# Task requirements
1. Name every achievement that the Flannery O'Connor passage below says Luce and his editorialists saw in the nation's decade of success.
2. Continue the Flannery O'Connor passage below, starting after its final sentence.

# Source text
Flannery O’Connor on Spiritualizing American Life

Nowhere did this spiritualizing of the material become more evident to Flannery O’Connor than in the civic boosterism of the 1950s. An editorial in Henry Luce’s Life magazine angered her because it charged that the nation’s novelists, in their existentialist angst, were failing to celebrate their prosperous and optimistic country. Luce’s editorialists thus summoned American writers to exhibit “the joy of life” and “the redemptive quality of spiritual purpose.” Where was such joyful purpose to be found? For Luce and his barkers, it lay in the nation’s remarkable decade of success: its unprecedented wealth, its world-dominating military power, its virtual achievement of a classless society, at least in comparison with other nations. For Flannery O’Connor, joy and purpose found in such places are gossamer and ephemeral things indeed.

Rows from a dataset
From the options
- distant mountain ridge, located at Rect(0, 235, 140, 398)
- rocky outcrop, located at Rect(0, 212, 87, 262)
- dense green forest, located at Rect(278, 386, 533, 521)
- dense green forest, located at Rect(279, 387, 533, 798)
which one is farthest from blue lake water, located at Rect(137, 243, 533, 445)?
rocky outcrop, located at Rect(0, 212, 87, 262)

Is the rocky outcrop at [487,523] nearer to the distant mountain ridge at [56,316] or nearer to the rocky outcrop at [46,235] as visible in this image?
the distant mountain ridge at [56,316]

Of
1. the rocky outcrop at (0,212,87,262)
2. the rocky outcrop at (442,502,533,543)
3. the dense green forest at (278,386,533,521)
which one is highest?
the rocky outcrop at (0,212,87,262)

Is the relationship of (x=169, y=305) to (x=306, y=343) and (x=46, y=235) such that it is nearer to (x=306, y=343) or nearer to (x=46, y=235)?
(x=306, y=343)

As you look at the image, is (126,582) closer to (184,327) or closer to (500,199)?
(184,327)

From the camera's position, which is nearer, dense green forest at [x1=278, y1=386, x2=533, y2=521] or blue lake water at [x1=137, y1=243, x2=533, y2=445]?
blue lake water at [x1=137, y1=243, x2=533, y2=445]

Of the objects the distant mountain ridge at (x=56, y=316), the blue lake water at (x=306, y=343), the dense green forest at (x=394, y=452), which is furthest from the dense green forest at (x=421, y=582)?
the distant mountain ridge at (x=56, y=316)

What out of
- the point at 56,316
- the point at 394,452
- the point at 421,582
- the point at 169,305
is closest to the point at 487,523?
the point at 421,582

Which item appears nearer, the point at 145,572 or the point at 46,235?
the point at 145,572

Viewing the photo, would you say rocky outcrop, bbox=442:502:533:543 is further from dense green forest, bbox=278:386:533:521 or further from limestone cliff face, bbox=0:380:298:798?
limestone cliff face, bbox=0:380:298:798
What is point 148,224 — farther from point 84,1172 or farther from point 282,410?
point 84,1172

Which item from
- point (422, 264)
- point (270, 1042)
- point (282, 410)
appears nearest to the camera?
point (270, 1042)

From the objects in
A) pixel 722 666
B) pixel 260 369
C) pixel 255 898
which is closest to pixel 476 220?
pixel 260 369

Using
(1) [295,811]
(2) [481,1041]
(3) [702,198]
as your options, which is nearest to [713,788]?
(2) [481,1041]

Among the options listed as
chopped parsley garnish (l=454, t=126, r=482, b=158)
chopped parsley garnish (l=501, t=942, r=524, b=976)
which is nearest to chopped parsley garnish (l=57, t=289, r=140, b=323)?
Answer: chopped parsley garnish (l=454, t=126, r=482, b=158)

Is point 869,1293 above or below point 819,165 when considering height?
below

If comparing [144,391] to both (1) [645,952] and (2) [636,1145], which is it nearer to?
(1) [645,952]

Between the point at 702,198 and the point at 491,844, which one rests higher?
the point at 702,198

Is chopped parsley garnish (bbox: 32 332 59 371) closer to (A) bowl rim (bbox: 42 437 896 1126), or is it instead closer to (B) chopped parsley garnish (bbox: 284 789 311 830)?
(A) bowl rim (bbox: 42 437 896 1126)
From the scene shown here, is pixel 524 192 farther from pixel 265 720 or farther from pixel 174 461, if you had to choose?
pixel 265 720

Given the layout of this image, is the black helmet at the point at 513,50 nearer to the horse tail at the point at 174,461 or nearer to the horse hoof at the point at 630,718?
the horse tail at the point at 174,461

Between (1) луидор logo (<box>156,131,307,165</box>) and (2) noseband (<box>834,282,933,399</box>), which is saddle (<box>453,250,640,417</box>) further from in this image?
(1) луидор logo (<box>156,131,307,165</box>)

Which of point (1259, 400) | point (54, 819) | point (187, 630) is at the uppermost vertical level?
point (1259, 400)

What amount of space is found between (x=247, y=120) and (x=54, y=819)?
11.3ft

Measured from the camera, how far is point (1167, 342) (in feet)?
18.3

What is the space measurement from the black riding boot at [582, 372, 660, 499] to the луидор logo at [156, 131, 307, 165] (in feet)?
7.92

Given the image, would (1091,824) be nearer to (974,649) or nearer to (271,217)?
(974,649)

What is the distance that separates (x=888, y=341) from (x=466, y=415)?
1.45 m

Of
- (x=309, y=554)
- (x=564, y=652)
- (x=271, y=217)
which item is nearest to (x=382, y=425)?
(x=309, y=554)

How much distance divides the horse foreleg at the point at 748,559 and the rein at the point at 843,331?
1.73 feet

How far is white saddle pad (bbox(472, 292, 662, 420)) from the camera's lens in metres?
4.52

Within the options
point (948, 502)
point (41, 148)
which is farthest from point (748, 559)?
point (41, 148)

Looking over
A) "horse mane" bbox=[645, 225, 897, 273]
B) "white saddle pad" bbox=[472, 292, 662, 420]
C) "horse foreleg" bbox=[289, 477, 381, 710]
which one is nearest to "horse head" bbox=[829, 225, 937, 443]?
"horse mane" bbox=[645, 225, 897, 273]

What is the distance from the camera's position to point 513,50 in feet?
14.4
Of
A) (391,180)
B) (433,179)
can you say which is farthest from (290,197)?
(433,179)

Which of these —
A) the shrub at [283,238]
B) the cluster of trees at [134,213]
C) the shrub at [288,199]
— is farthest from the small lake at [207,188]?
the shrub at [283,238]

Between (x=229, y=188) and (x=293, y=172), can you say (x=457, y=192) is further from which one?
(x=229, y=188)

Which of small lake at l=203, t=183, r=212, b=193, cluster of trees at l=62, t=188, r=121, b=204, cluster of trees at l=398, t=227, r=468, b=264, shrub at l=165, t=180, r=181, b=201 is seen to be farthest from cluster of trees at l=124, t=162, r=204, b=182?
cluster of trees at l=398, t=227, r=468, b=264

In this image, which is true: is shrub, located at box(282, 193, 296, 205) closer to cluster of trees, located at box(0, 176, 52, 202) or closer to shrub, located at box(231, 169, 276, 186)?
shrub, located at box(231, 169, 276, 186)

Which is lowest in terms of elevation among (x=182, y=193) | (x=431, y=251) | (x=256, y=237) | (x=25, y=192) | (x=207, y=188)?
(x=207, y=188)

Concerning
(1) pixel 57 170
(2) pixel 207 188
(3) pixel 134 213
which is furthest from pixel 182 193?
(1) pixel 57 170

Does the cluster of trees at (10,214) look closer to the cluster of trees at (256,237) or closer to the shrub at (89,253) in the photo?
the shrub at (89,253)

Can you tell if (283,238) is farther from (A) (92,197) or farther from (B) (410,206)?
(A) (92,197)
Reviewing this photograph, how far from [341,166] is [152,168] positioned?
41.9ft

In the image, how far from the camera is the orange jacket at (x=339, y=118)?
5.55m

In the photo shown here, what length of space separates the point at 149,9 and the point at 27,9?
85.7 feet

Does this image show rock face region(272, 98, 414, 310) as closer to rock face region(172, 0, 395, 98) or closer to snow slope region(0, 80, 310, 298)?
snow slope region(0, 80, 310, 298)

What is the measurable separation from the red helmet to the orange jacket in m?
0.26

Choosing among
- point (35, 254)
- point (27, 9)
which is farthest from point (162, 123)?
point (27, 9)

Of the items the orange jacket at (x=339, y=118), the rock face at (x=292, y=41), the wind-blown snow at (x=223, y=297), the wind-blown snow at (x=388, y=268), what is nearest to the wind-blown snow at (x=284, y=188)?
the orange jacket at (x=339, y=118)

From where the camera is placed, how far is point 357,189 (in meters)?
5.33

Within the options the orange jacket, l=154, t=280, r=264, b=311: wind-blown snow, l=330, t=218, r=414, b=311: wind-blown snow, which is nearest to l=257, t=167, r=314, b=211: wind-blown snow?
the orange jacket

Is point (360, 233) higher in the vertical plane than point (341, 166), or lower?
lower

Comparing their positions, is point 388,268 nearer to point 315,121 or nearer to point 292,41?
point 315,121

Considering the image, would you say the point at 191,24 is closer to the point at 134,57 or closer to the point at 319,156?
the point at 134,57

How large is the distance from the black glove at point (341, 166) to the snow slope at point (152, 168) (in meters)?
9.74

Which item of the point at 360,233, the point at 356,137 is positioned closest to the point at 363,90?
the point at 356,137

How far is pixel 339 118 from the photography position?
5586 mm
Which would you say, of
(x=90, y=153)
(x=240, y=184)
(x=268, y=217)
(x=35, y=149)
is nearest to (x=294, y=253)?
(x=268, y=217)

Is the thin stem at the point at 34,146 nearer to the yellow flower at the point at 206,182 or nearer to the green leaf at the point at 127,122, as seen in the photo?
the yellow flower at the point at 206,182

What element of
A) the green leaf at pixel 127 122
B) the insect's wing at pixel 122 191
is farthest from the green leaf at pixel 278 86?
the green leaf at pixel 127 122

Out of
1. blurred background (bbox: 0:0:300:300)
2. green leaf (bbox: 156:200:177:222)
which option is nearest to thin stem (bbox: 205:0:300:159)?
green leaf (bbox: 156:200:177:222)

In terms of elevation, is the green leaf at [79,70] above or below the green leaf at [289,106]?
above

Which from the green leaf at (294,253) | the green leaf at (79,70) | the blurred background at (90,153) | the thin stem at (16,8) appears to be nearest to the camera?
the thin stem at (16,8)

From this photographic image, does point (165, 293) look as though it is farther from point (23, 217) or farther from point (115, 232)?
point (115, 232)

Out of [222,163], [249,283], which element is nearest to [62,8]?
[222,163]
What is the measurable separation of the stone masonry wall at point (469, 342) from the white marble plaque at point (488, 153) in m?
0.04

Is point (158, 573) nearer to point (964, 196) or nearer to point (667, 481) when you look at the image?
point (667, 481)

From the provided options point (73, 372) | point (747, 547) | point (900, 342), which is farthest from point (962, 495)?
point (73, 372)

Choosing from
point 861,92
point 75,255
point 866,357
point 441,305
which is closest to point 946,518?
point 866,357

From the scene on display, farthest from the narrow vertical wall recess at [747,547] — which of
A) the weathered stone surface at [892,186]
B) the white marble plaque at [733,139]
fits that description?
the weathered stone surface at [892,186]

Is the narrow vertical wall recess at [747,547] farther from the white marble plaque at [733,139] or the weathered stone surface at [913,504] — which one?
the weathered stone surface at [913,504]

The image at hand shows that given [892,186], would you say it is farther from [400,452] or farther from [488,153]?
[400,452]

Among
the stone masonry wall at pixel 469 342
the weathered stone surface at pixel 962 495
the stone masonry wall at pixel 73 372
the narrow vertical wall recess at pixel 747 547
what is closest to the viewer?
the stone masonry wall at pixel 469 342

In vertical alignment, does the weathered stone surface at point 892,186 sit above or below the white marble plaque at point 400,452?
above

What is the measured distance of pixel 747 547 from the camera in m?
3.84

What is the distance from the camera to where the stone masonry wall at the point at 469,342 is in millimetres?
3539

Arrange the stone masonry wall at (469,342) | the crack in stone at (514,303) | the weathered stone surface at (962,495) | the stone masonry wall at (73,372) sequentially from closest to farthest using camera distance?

# In response
1.
- Unprecedented wealth
- World-dominating military power
- Virtual achievement of a classless society, at least in comparison with other nations

2.
This is not to say that O’Connor was an ingrate concerning her American freedoms. She was critical of her country because she loved it. She regarded the threat of Soviet communism as serious, for instance, even constructing a bomb shelter on her Georgia property. The family of refugees from post-war Poland whom she and her mother welcomed as workers on their dairy farm became the occasion for one of her best stories, “The Displaced Person.” O’Connor also refused, in 1956, to sell her work to Czech and Polish publishers, lest they use it for anti-American propaganda, as they had done with Jack London’s fiction. O’Connor also admired Reinhold Niebuhr for his principled opposition to Stalin’s desire to remake the whole of humanity into homo Sovieticus. For all the limits of American self-congratulation, it was infinitely preferable to the mind-body-soul destroying politics of the Gulag Archipelago.

From Ralph C. Wood’s “Flannery O’Connor: Stamped But Not Cancelled” (via Prufrock)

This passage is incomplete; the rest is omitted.